Vielleicht ist an der Behauptung, Juden hätten das Schuldbewusstsein erfunden, etwas dran. Jeder aufrechte Katholik oder Protestant – zumindest in der gottlosen deutschen Hauptstadt – wäre stolz darauf, wenn er es wenigstens an einem Sonntag im Monat in die Kirche schaffte. Ich dagegen fühle mich latent schuldig, weil ich in die Synagoge gehe (zwar nicht regelmäßig, aber doch öfter als drei Tage im Jahr), obwohl ich eher Zweiflerin als Gläubige bin.
Manchmal, wenn ich mit meinem Sohn beim Kiddusch sitze und gemeinsam mit den anderen Betern Schabbatlieder singe, frage ich mich: Ist es wirklich ein Grund, in die Synagoge zu gehen, nur weil ich mich dort wohlfühle? »Cohen geht in die Synagoge, weil er mit Gott reden will. Ich gehe in die Synagoge, weil ich mit Cohen reden will« – so hat ein alter Jude einmal seine Anwesenheit im Gottesdienst begründet. Ich habe vollstes Verständnis für Cohens Freund. Die Frage ist nur, was Gott dazu sagen würde.
Natürlich habe ich in der Synagoge nie das Gefühl, dass ich nicht willkommen bin. Im Gegenteil: Der Rabbi ist nett, ich zahle meine Gemeindesteuer noch vor der ersten Mahnung und beteilige mich am Kiddusch. Außerdem erhöhe ich die Anzahl der Gottesdienstbesucher zumindest einmal im Monat um zwei Juden, und wenn es nach meinem Sohn ginge, wären wir jede Woche dort.
Tränen Doch die Hingabe, die ich in den Augen mancher Mitbeter während des Gottesdienstes sehe, stellt sich bei mir seltener ein. Beim Sündenbekenntnis an Jom Kippur – eine ideale Gelegenheit, um sich schuldig zu fühlen. Und nach dem Tischgebet, wenn der schöne Psalm gesungen wird: »Die mit Tränen säen, werden mit Freuden ernten.« Aber ist der Spaß am gemeinsamen Singen wirklich gleichzusetzen mit einem Draht nach oben? Oder bin ich einfach nur sentimental, wie es dem abgedroschenen Klischee der jüdischen Mutter entspricht?

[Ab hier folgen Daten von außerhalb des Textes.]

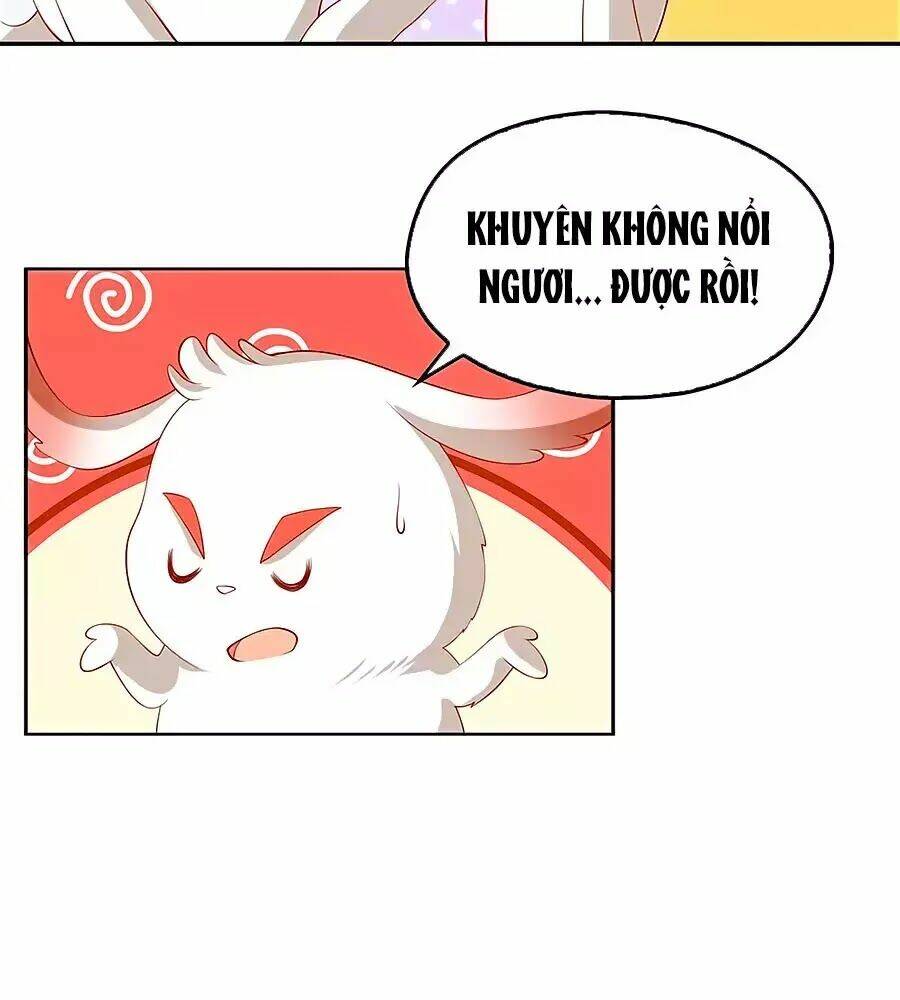 Khuynh Thành Cuồng Phi Của Tà Vương: Chapter 118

Mein Sohn – viereinhalb – kennt zum Glück keine Schuldgefühle. Fast jeden Freitag fragt er mich: »Mami, gehen wir morgen in die Synagoge? Ich will spielen und essen!« Am meisten freut er sich auf die Märchenbücher im Kinderspielzimmer, auf die Lego-Ecke und die gekochten Eier beim Kiddusch. Ich wiederum freue mich, dass mein Sohn eine jüdische Gemeinschaft kennenlernt.
Als ich ein Kind war, gab es in meiner Heimatstadt keine Synagoge. Von einem koscheren Bäcker, der leckere Challe produziert, ganz zu schweigen. Ich hatte keine Ahnung, wie man den Segen über die Schabbatkerzen spricht. Ich wusste nicht, wie Judentum sich anhört – außer auf israelischen Schallplatten – und wie es schmeckt. Warum sollte ich meinem Sohn all diese schönen Dinge jetzt vorenthalten?
Investition Sie sehen, schon habe ich den richtigen Dreh gefunden, um mich weniger schuldig zu fühlen. Mal abgesehen davon ist der Synagogenbesuch eine Top-Investition in die Zukunft: Ich sorge dafür, dass mein Sohn schöne Erinnerungen behält. Wenn er auch als Erwachsener in die Synagoge gehen will, kann ich es mir zuschreiben. Und wenn er keine Lust hat, weiß ich schon, warum: Bestimmt liegt es daran, dass der Kiddusch nicht mehr so gut schmeckt wie damals, als Mama noch mit am Tisch saß.